I have never really appreciated potatoes until a few years ago. When I was growing up, I thought that a potato was a potato. It's that thing from the ground that you add in stews or cook in oil to make french fries. I didn't know that there was a whole world of potatoes waiting to be explored, starting from the various colors, shapes, sizes, and taste. I felt like Will Smith's character J (no pun intended) in MIB when he kicked that door at the last scene of the movie (which turned out to be a locker door leading to a bigger universe).
Over time, I have learned that like humans, some potatoes are good for some dishes, and not so in others. Say for example, red potatoes are high in moisture and low in starch, therefore they are great for stews and casseroles. Russet (or brown potatoes) on the other hand, are high in starch and dry, but turn light and fluffy when cooked - great for baking!
The dish we originally wanted to make was twice-baked potatoes, but since that was too time-consuming (and our tummies were already grumbling then), we decided to just make mashy taters and top it with the loaded potato accoutrement!

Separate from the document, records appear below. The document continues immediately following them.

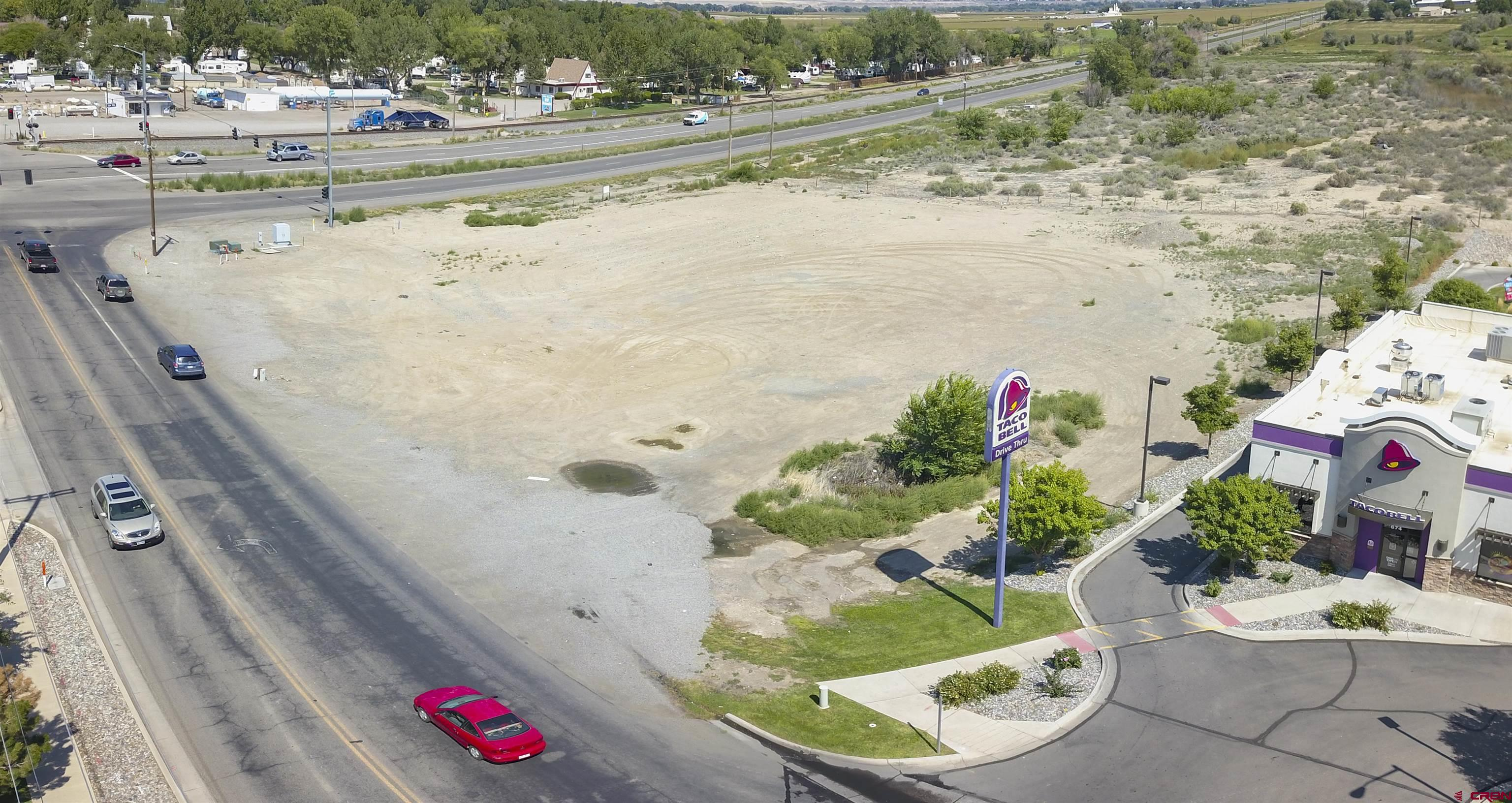 1.78 acre (MOL) vacant commercial lot located in the heart of Delta's commercial hub. Situated on a signalized corner of Hwy 92 and Stafford Lane with 240+ ft of Hwy frontage. Centrally located for shoppers from Delta and the surrounding communities next to the only Walmart shopping center within a 20-mile area. Zoned B-2 in the city of Delta which allows for gas stations, retail or vehicle sales and service, to name a few. Utilities are available. Take advantage of this prime, level lot ready for construction. Incredible tax break with Opportunity Zone designation!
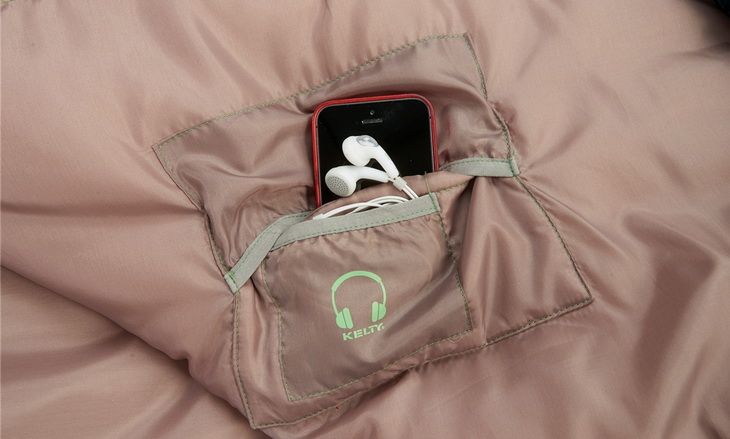 A phone in Kelty Tuck 30 Degree Sleeping Bag pocket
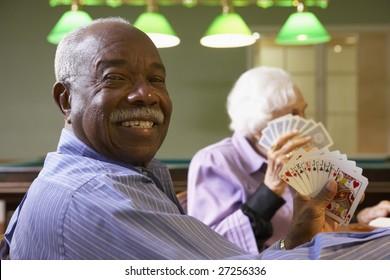 Senior man playing bridge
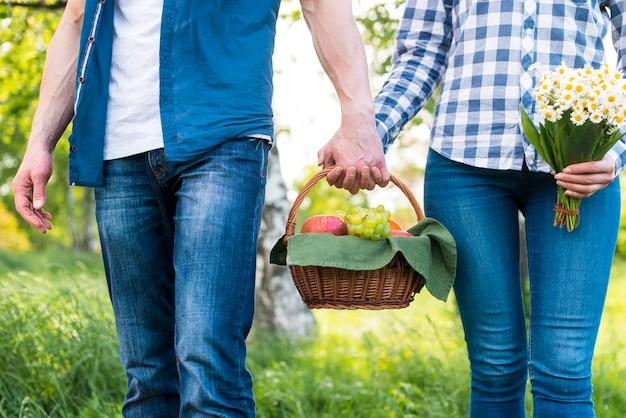 牧草地にピクニックバスケットを持って愛好家
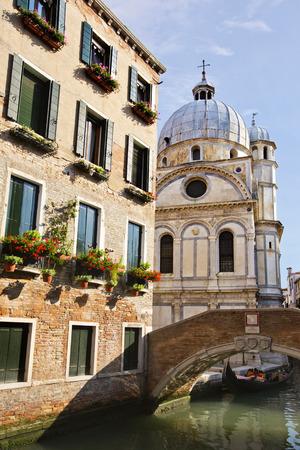Bridge over a canal with a church , Venice, Veneto, Italy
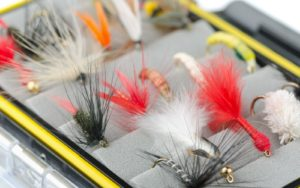 A set of wet flies for trout in a fly box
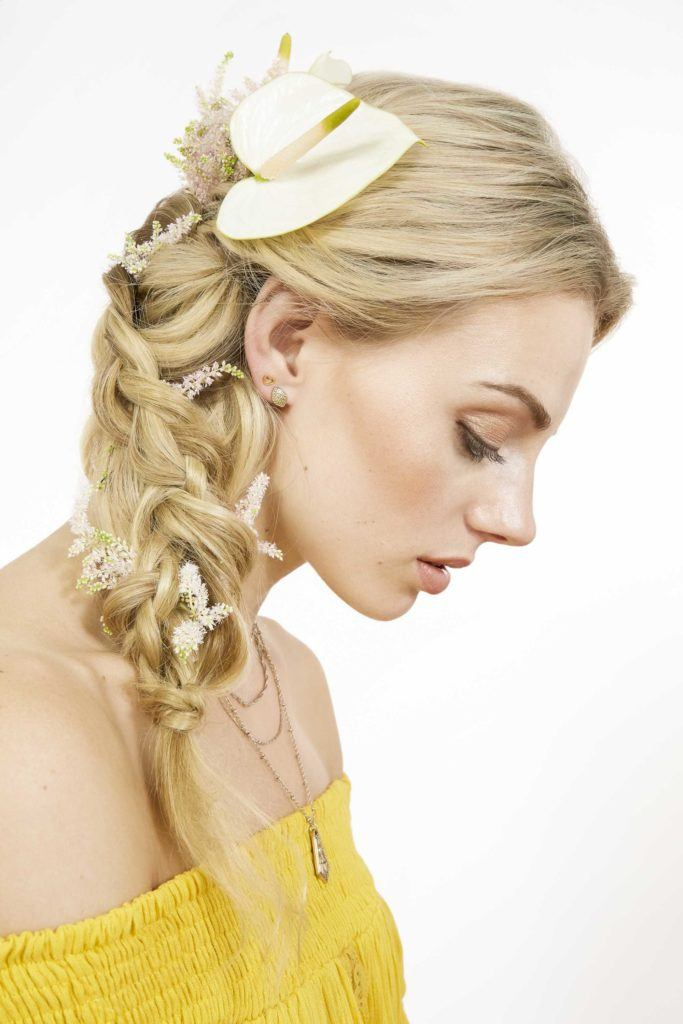 festival braids: close up shot of a model with a golden blonde messy fishtail worn to the side, complete with a lily flower and wearing a yellow bardot top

Delicious and easy - and we didn't have to do all the fussy baked potato stuff!
What you need:
- 3 medium-sized Russet potatoes
- 6 strips of cooked bacon, cut into bits
- 3 stalks of green onion
- 1 cup shredded cheddar cheese
- 4 cloves of garlic
- 4 tablespoons of butter
- 3 tablespoons milk
- sour cream
What to do:
Wash and peel the potatoes, then cut them in wedges. Put a pot of about 4 cups of water in high heat and add a pinch of salt, the wedged potatoes and garlic cloves. When the water is briskly boiling, turn the heat down to low and cook for about 15 to 20 minutes, or until the spuds are tender. You can test the tenderness by poking it with a fork. Drain on a colander and return to pot.
Using a mixer, whip the potatoes in medium speed for a minute. Add the butter and milk, then whip again for another minute. Gently fold in the bacon, green onion and shredded cheese, but save about 1/4 of these for toppings.
Garnish with a dollop of sour cream, and top with the topppings that you set aside. Enjoy!
Tips, Tricks and Tweaks:
1. Yukon Gold is the best variety of potatoes to use for mashing, but you can use other types.
2. Adjust according to your preference - add more bacon, cheese, etc.
3. Some people don't peel potatoes for mashing - just make sure you wash them well!
4. Turn it Mexican - have it with a bit of salsa!